Over the last few decades, the design of algorithms for combinatorial problems has benefited greatly from a continous optimization perspective. In this dissertation, we will focus on some specific ideas from continous optimization, particularly so-called interior point methods (IPMs), for the design of efficient algorithms for some combinatorial problems in theoretical computer science. We will present algorithms for three different applications using these ideas:

1) We first present an improved interior point method algorithm for exact $s$-$t$ maximum flow on directed graphs that runs in time $O(m^{4/3+o(1)}U^{1/3})$ where $U$ is the ratio of the maximum to minimum capacities on the edges.2) We then design a faster interior point method for the class of semi-definite programs (SDPs), a class of convex programs that have led to polynomial time algorithms for a variety of problems in combinatorial optimization, statistics and machine learning.
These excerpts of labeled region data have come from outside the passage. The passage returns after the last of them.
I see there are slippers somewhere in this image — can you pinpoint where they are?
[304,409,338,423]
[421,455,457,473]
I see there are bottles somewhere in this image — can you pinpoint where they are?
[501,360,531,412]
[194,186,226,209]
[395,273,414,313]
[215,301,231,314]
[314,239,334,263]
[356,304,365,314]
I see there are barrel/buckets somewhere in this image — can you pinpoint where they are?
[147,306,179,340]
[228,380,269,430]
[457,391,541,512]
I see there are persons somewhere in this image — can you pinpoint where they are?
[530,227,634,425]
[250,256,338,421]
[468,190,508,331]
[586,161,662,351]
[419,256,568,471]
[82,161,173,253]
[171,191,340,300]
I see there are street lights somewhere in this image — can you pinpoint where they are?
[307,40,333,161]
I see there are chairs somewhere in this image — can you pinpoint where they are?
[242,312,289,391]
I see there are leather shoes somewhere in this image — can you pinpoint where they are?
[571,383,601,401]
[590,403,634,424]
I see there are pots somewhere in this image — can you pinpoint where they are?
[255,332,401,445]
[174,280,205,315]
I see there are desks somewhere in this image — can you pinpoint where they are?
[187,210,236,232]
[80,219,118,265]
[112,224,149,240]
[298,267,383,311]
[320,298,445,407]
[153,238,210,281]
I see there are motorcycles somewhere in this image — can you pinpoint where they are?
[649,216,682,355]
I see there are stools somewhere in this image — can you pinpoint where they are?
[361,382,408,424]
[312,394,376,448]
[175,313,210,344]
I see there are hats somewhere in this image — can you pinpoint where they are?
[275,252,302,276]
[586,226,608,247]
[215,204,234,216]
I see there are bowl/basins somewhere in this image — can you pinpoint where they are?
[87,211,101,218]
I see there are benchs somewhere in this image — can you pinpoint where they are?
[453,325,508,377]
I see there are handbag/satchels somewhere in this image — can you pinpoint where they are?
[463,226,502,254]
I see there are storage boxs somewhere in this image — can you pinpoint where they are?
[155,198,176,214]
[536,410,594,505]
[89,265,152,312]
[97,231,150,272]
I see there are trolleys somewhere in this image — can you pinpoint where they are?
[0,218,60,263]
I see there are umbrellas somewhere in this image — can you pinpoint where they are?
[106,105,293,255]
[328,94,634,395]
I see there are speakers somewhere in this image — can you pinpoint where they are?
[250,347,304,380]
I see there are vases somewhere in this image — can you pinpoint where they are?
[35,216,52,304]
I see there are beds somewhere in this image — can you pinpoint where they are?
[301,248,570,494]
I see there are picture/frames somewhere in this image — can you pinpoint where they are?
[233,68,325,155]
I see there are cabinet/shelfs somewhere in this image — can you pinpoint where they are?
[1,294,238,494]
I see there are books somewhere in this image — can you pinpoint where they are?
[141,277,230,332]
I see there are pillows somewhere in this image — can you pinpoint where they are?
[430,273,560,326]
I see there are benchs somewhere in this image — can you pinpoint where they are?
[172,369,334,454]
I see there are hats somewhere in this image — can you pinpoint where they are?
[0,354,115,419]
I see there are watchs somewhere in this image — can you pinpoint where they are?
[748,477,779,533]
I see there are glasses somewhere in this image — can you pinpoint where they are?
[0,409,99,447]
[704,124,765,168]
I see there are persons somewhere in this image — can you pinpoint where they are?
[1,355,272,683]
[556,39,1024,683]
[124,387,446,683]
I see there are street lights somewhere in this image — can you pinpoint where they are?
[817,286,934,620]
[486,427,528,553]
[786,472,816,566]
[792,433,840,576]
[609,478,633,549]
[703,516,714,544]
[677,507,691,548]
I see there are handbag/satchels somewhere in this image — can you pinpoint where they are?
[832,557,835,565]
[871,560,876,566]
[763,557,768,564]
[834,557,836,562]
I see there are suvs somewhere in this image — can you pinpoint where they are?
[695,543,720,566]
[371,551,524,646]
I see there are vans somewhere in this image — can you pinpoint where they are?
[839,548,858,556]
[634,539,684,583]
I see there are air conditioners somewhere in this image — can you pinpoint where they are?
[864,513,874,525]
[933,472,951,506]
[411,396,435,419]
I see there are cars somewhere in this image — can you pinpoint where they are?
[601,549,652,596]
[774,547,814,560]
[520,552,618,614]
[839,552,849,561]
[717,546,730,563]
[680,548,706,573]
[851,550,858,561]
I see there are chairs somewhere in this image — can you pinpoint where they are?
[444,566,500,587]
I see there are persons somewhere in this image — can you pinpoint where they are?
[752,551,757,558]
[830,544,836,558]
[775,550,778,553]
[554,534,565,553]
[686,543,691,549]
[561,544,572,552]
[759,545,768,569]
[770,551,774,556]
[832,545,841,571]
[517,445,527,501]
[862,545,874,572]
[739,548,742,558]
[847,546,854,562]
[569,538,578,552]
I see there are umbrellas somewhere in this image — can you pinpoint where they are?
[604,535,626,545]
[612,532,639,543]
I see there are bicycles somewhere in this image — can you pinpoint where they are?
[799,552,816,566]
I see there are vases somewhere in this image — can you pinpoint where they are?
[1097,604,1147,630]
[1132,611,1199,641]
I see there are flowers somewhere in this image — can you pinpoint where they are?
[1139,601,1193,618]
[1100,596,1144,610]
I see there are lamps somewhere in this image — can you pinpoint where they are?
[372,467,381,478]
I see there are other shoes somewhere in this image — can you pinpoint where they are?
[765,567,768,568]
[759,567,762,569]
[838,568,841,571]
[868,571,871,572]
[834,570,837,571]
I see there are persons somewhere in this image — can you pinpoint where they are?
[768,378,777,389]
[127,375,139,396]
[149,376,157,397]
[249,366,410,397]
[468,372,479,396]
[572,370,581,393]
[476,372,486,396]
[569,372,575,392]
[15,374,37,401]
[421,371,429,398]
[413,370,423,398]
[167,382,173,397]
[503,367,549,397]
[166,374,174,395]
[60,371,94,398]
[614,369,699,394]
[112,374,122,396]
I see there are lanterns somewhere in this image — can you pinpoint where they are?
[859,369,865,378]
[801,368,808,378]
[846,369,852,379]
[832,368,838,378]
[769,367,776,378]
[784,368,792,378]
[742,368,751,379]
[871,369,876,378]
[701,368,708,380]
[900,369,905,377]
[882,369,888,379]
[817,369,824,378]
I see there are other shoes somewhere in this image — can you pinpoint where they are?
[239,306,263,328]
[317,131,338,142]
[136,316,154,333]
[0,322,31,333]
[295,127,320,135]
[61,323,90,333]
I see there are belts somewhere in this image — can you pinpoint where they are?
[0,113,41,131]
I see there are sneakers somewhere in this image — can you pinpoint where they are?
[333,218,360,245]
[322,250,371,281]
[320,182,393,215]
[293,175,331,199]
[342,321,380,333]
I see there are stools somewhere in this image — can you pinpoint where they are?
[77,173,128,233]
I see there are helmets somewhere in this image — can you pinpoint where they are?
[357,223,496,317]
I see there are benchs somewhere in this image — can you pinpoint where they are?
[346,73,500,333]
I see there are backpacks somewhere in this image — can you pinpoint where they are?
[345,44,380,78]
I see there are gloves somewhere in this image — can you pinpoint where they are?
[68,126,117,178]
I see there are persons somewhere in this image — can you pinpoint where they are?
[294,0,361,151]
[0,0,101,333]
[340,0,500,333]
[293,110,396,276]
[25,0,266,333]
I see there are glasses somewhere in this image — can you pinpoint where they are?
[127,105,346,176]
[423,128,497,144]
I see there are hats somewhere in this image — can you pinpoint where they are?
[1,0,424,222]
Our algorithm runs in $O(\sqrt{n} (mn^2 + m^\omega + n^\omega)\log(1/\varepsilon))$ time for an SDP with $m$ constraints and $n$ sized variable matrix, which improves over the previous results in a wide variety of regimes. 3) We present a constructive proof of the Spencer problem by designing a Stieltjes transform based barrier function and running a random walk analyzed using this barrier function which gives a signing with discrepancy of $O(\sqrt{n})$ with high probability. We then show that unlike previous such approaches, our approach may generalize to resolve matrix discrepancy problems.